Attention is drawn to the possibility that some of the elements of this document may be the subject of
patent rights. CEN shall not be held responsible for identifying any or all such patent rights.
This document supersedes EN 16479:2014.
Any feedback and questions on this document should be directed to the users’ national standards body.
A complete listing of these bodies can be found on the CEN website.
According to the CEN-CENELEC Internal Regulations, the national standards organisations of the
following countries are bound to implement this European Standard: Austria, Belgium, Bulgaria, Croatia,
Cyprus, Czech Republic, Denmark, Estonia, Finland, France, Germany, Greece, Hungary, Iceland, Ireland,
Italy, Latvia, Lithuania, Luxembourg, Malta, Netherlands, Norway, Poland, Portugal, Republic of North
Macedonia, Romania, Serbia, Slovakia, Slovenia, Spain, Sweden, Switzerland, Türkiye and the United
Kingdom.
Introduction
This document is a product standard for automatic sampling devices (samplers) for water and waste
water. It specifies general requirements, performance requirements, and procedures for the conformity
testing of samplers.
The general requirements include functional facilities that samplers need to meet users’ applications and
information that needs to be included in associated documents. Conformity with these requirements is
verified by inspection. The performance requirements define the capability of a sampler to collect
samples of water reliably. Conformity with these requirements is determined by testing carried out in a
laboratory under controlled conditions. Statistical procedures are defined for evaluation of the
conformity test data and some example calculations are provided.
The sample volume over which the test procedures will be applied, the “set sample volume”, is not
specified. It is for the sampler manufacturer and/or the user to decide on the required set sample volume
taking into account varying national commercial markets and regulatory requirements.
These requirements and statistical procedures take into account those specified in ISO 5667-10:2020 [1]

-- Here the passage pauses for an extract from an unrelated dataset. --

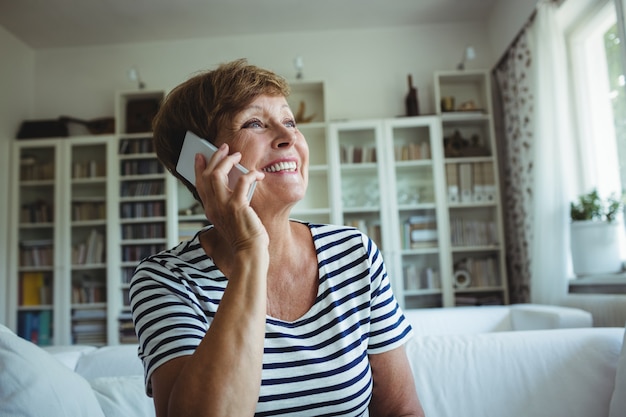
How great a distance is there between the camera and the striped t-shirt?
935mm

for automatic samplers. Samplers that are shown, by means of the tests, to conform to the requirements
specified in this document are considered to be fit for purpose. However, this document does not cover
the installation and on-going use of samplers.

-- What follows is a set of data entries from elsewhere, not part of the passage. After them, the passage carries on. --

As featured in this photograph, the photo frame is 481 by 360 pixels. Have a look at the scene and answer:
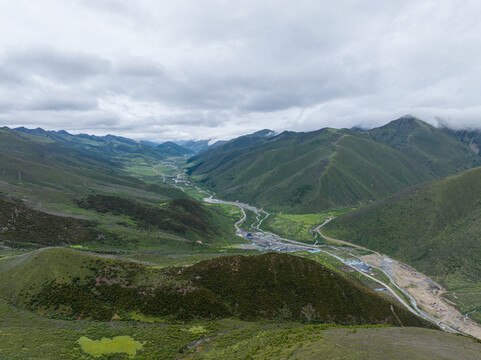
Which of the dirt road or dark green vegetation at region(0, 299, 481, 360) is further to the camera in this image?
the dirt road

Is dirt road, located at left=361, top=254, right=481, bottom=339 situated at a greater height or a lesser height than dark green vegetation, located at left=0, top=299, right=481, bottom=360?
lesser

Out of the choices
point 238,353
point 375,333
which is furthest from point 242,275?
point 375,333

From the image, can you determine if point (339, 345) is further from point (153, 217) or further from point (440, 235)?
point (440, 235)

This document is associated with EN 17075 [2] which covers measuring devices for water and waste
water.
Automatic sampling devices are widely used for compliance monitoring purposes under national and
European regulations.
The use of an automatic sampling device, for example in a hazardous environment, can also be subject to
national, European and international rules and legislation governing the safety of products.
1 Scope
This document specifies general requirements, performance requirements and conformity test
procedures for automatic sampling devices (samplers) for water and waste water that:
— sample water and waste water from non-pressurized (i.e. open to atmosphere) channels or vessels;
— sample over extended periods to collect discrete or composite samples based on time, event or flow
proportional sampling.
It does not include sampling systems built into online and in-line analysers.

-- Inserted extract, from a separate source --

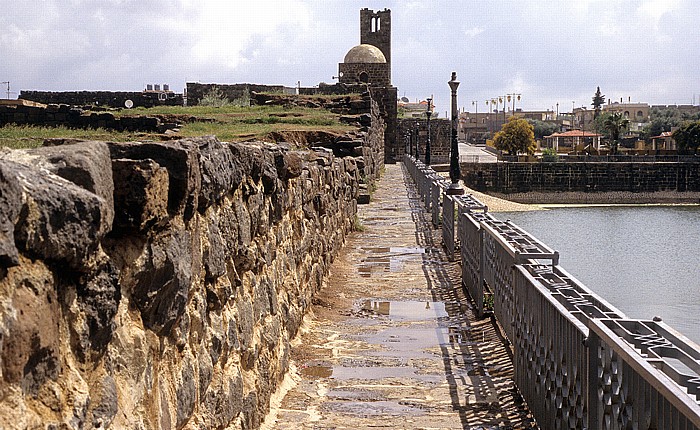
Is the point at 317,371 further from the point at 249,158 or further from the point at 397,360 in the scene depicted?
the point at 249,158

The general requirements include functional facilities that samplers need to meet users’ applications and
information that needs to be included in associated documents.
The test procedures specify uniform methods to be used when determining key performance
characteristics of samplers at one or more set sample volume. It is for the sampler manufacturer and/or
user to decide on the required set sample volume(s). All of the test procedures are to be carried out under
laboratory conditions. It is recognized that for some samplers, certain test procedures are not applicable.
Statistical procedures are specified for evaluation of the test data. Some example calculations are
provided.
Specific sample integrity requirements are specified for samplers to be used for the collection of samples
of final effluent or influent for the purpose of monitoring the performance of urban waste water
treatment works. Samplers to be used for other industrial applications do not need to be assessed against
these specific sample integrity requirements.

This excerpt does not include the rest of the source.